Matthew McConaughey plays Cooper, a former pilot and engineer, now a farmer, widower dad, and man full of regret over the opportunities that were taken away from him as the world in general started unravelling. But Cooper finds himself stumbling back into his dream of piloting the ultimate craft after series of deciphered clues, or messages seem to choose him. NASA, who officially no longer exists, needs an astronaut pilot to help save the world, even if this demands that he leaves his children, including his whip-smart young daughter Murph, behind. He doesn't hesitate.
Interstellar then shifts into higher gear as Cooper and his co-astronauts and scientists (Anne Hathaway, Wes Bentley, and David Gyasi) are on their way to explore a wormhole next to Saturn. This wormhole offers the promise of a dozen potentially habitable planets on the other side. They just need to be explored. Unfortunately, with the complex explanations of gravity vs. the theory of relativity, a few minutes on the surface of one planet may mean years have passed on Earth. They've got to hurry up. Each miscalculation could mean disaster for them, but the doom of Earth's near future, and the desperate need to somehow save mankind, looms even more.
Before seeing Interstellar, I very carefully avoided spoiler articles and any extended trailers, and I'm glad I did. This is a big, sprawling, and yes, EPIC plot that Nolan is spinning. At almost three hours long, there are a few times where his ambition seems to slip out of his control or stray. The soundtrack is either booming with Hans Zimmer's sometimes overwhelming score or else is unnervingly quiet, like the vacuum of sound in space. There is a lot scientific exposition about the what-ifs of the astronauts' situation. Nolan never lets you play dumb. If you have no idea what is going on, well, that is your loss.

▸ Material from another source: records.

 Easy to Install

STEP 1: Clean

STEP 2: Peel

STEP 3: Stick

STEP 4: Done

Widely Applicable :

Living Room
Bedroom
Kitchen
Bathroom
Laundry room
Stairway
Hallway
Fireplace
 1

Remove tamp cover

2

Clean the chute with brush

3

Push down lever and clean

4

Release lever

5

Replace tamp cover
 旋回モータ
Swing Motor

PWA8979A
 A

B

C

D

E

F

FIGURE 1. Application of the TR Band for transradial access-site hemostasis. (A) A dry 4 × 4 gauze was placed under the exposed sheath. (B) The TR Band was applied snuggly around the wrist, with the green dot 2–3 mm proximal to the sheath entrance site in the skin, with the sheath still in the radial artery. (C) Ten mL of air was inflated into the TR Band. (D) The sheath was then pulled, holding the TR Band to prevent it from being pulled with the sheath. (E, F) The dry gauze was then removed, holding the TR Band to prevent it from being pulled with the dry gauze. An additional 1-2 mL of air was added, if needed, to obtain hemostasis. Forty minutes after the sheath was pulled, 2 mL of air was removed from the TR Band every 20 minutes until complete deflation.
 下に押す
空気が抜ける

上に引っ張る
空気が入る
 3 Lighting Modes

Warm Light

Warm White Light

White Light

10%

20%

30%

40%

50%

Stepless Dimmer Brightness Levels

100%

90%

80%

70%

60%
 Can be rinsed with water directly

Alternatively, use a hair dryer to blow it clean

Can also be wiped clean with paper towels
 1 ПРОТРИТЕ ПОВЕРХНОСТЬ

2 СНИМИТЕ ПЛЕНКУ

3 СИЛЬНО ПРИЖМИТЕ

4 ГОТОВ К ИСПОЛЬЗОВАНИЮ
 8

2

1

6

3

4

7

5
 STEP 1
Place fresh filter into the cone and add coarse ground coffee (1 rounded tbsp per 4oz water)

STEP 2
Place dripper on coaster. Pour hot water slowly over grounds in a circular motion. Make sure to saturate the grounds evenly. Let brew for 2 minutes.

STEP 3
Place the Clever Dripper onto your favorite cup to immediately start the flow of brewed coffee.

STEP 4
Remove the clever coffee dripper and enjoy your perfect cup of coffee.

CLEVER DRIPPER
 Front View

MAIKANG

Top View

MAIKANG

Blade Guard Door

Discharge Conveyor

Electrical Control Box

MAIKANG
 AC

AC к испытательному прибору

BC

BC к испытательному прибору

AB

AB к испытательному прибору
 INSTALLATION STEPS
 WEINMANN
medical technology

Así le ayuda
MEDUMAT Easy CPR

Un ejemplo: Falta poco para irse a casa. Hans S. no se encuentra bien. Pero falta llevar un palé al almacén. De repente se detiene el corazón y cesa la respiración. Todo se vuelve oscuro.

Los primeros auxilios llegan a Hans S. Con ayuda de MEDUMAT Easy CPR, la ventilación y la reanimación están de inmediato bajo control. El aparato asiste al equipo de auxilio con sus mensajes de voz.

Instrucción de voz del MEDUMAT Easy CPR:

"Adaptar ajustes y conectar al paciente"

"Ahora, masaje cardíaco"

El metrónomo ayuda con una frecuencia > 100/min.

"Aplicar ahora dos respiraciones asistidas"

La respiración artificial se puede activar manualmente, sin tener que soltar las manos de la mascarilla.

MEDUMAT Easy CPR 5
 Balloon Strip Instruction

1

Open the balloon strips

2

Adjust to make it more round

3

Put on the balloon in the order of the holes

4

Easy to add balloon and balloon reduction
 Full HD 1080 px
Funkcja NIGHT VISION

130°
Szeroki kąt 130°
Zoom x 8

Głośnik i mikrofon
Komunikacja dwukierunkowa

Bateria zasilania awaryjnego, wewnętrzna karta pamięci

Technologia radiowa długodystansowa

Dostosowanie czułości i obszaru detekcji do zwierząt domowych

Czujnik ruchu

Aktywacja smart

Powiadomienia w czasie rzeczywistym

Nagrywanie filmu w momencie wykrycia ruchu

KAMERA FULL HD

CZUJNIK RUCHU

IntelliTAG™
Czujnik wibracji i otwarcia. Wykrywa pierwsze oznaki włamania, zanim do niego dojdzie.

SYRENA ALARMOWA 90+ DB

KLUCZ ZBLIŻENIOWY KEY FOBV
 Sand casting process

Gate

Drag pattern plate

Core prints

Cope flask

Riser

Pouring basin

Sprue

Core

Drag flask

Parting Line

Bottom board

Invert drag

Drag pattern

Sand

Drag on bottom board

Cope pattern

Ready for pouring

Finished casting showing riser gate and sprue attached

In the meantime, there are some truly stunning moments. Much of the film has the proper earnestness of a space shuttle IMAX movie (about an hour of Interstellar was actually shot on 70mm IMAX film). Even though the ideas of wormholes and black holes have been explored in sci-fi before, Nolan still manages to do a fresh, immersive take on the truly unknown. And though Nolan is not known for warm human characters, he gets McConaughey to shed plenty of tears--try not to be moved by Coop's despair at seeing years-worth of stockpiled messages from his family at all at once. Many of the concepts of Interstellar are head-scratchingly complicated for the average viewer, but there is still a lot to chew on here. Christopher Nolan's bold and creative mind has once again created a flawed and fascinating film that is bound to bounce around in your head long after the credits have rolled.